Search code examples
bashbinarydecodeqr-codeencode

encode / decode binary data in a qr-code using qrencode and zbarimg in bash


I have some binary data that I want to encode in a qr-code and then be able to decode, all of that in bash. After a search, it looks like I should use qrencode for encoding, and zbarimg for decoding. After a bit of troubleshooting, I still do not manage to decode what I had encoded

Any idea why? Currently the closest I am to a solution is:

$ dd if=/dev/urandom bs=10 count=1 status=none > data.bin
$ xxd data.bin
00000000: b255 f625 1cf7 a051 3d07                 .U.%...Q=.
$ cat data.bin | qrencode -l H -8 -o data.png
$ zbarimg --raw --quiet data.png | xxd
00000000: c2b2 55c3 b625 1cc3 b7c2 a051 3d07 0a    ..U..%.....Q=..

It looks like I am not very far, but something is still off.

Edit 1: a possible fix is to use base64 wrapping, as explained in the answer by @leagris.

Edit 2: using base64 encoding doubles the size of the message. The reason why I use binary in the first place is to be size-efficient so I would like to avoid that. De-accepting the answer by @leagris as I would like to have it 'full binary', sorry.

Edit 3: as of 2020-03-03 it looks like this is a well-known issue of zbarimg and that a pull request to fix this is on its way:

https://github.com/mchehab/zbar/pull/64

Edit 4: if you know of another command-line tool on linux that is able to decrypt qr-codes with binary content, please feel free to let me know.


Solution

  • My pull request has been applied. ZBar version 0.23.1 and newer will be able to decode binary QR codes:

    zbarimg --raw --oneshot -Sbinary qr.png
    zbarcam --raw --oneshot -Sbinary
    

    QR codes have several encoding modes. The simplest, most commonly used and widely supported is the alphanumeric encoding which is suitable for simple text. The byte encoding allows storing arbitrary 8 bit data in the QR code. The ECI mode is like 8 bit mode but with additional metadata that tells the decoder which character set to use in order to decode the binary data back to text. Here's a list of known ECI values and the character encodings they represent. For example, when a decoder encounters an ECI 26 mode QR code it knows to decode the binary data as UTF-8.

    The qrencode tool is doing its job correctly: it is creating a byte mode QR code with the data you gave it as its contents. The problem is most decoders were explicitly designed to handle textual data first and foremost. The retrieval of the raw binary data is a detail at best.

    Current versions of the zbar library will treat byte mode QR codes as if they were unknown ECI mode QR codes. If a character set isn't specified, it will attempt to guess the encoding and convert the data to it.

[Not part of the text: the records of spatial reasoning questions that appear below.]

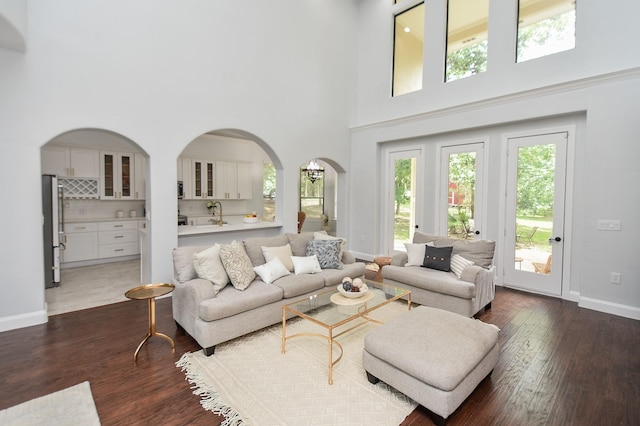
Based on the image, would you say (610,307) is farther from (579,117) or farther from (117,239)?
(117,239)

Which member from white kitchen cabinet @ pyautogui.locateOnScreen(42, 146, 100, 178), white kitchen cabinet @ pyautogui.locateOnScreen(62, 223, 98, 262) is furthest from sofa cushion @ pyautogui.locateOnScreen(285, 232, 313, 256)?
white kitchen cabinet @ pyautogui.locateOnScreen(42, 146, 100, 178)

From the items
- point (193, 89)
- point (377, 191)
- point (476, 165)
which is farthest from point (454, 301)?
point (193, 89)

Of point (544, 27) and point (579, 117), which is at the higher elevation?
point (544, 27)

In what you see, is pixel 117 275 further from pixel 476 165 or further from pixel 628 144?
pixel 628 144

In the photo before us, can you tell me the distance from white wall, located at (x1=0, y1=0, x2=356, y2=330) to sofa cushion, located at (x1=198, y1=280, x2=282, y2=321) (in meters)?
1.82

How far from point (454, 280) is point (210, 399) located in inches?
115

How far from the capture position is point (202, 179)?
784 cm

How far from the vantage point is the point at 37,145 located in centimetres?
342

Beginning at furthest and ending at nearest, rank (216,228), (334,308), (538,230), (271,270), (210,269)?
(216,228) < (538,230) < (271,270) < (210,269) < (334,308)

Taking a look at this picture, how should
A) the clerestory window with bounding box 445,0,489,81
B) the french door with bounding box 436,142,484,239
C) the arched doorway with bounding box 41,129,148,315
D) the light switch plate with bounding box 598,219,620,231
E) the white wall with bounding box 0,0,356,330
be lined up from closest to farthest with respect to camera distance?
the white wall with bounding box 0,0,356,330 < the light switch plate with bounding box 598,219,620,231 < the clerestory window with bounding box 445,0,489,81 < the french door with bounding box 436,142,484,239 < the arched doorway with bounding box 41,129,148,315

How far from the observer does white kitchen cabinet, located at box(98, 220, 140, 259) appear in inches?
251

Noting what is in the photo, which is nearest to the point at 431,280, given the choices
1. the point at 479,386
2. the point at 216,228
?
the point at 479,386

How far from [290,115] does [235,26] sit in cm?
168

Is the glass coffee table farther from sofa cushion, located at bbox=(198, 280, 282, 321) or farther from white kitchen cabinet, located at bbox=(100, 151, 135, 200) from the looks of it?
white kitchen cabinet, located at bbox=(100, 151, 135, 200)
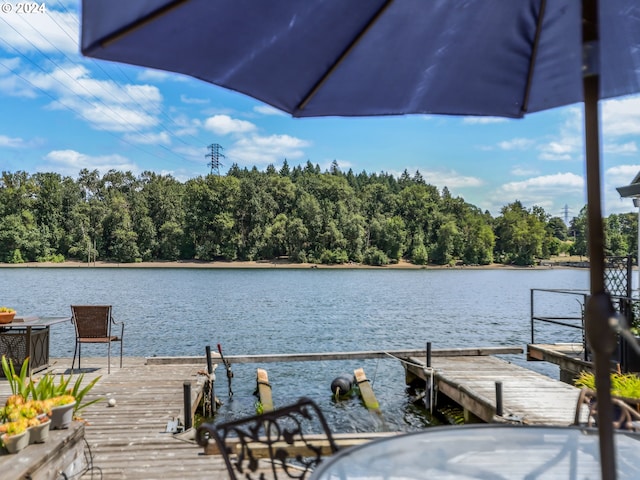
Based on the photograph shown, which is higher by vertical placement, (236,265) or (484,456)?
(236,265)

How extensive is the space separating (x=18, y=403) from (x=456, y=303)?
23.7 metres

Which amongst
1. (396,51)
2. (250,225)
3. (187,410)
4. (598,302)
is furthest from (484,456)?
(250,225)

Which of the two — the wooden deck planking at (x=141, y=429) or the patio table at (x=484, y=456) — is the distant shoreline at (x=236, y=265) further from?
the patio table at (x=484, y=456)

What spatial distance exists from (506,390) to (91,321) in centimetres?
493

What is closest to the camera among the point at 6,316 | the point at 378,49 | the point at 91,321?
the point at 378,49

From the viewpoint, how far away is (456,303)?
24.9 m

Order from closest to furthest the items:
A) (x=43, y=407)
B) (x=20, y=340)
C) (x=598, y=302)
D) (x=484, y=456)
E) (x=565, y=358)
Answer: (x=598, y=302) < (x=484, y=456) < (x=43, y=407) < (x=20, y=340) < (x=565, y=358)

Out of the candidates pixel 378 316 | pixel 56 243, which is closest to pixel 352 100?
pixel 378 316

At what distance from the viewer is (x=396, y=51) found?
6.55ft

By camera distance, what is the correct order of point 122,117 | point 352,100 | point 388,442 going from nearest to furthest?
point 388,442, point 352,100, point 122,117

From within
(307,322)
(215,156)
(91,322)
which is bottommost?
(307,322)

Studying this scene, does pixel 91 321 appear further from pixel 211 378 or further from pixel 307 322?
pixel 307 322

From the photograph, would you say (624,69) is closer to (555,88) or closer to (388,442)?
(555,88)

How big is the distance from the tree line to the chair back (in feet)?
148
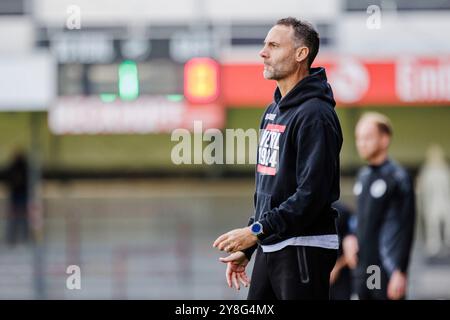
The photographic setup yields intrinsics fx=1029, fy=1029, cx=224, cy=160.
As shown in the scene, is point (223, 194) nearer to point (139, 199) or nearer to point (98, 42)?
point (139, 199)

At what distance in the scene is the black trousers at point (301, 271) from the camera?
407cm

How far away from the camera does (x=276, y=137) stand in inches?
163

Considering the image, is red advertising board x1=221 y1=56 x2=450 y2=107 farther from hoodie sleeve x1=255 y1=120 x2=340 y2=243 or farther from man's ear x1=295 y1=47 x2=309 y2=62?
hoodie sleeve x1=255 y1=120 x2=340 y2=243

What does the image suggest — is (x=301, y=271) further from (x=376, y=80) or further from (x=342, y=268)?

This will most likely mangle the binary data. As you noted, I brought this up in issue #55 and after some time managed to submit a pull request to improve this. Should it be merged, the library will have binary decoder option that will instruct decoders to return the raw binary data without converting it. Another source of data mangling is the tendency of the command line tools to append line feeds to the output. I submitted a pull request to allow users to prevent this and it has already been merged.

    The zxing-cpp library will also try to guess the encoding of binary data in QR codes. The comments suggest that the QR code specification requires that decoders pick an encoding without specifying a default or allowing them to return the raw binary data. In order to make that possible, the binary data is copied to a byte array which can be accessed through the DecoderResult. When I have some free time, I intend to write zximg and zxcam tools with binary decoding support for this library.

    It's always possible to encode binary data as base 64 and encode the result as an alphanumeric QR code. However, base 64 encoding will increase the size of the data and the alphanumeric mode doesn't allow use of the QR code's maximum capacity. In a comment, you mentioned what you intend to use binary QR codes for:

    I want to have a package to effectively dump some gpg stuff in a format that makes recovery easy.

    That is the exact use case I'm attempting to enable with my pull request: an easier-to-restore paperkey. 4096 bit RSA secret keys can be directly QR encoded in 8 bit mode but not in alphanumeric mode as base 64-encoded data.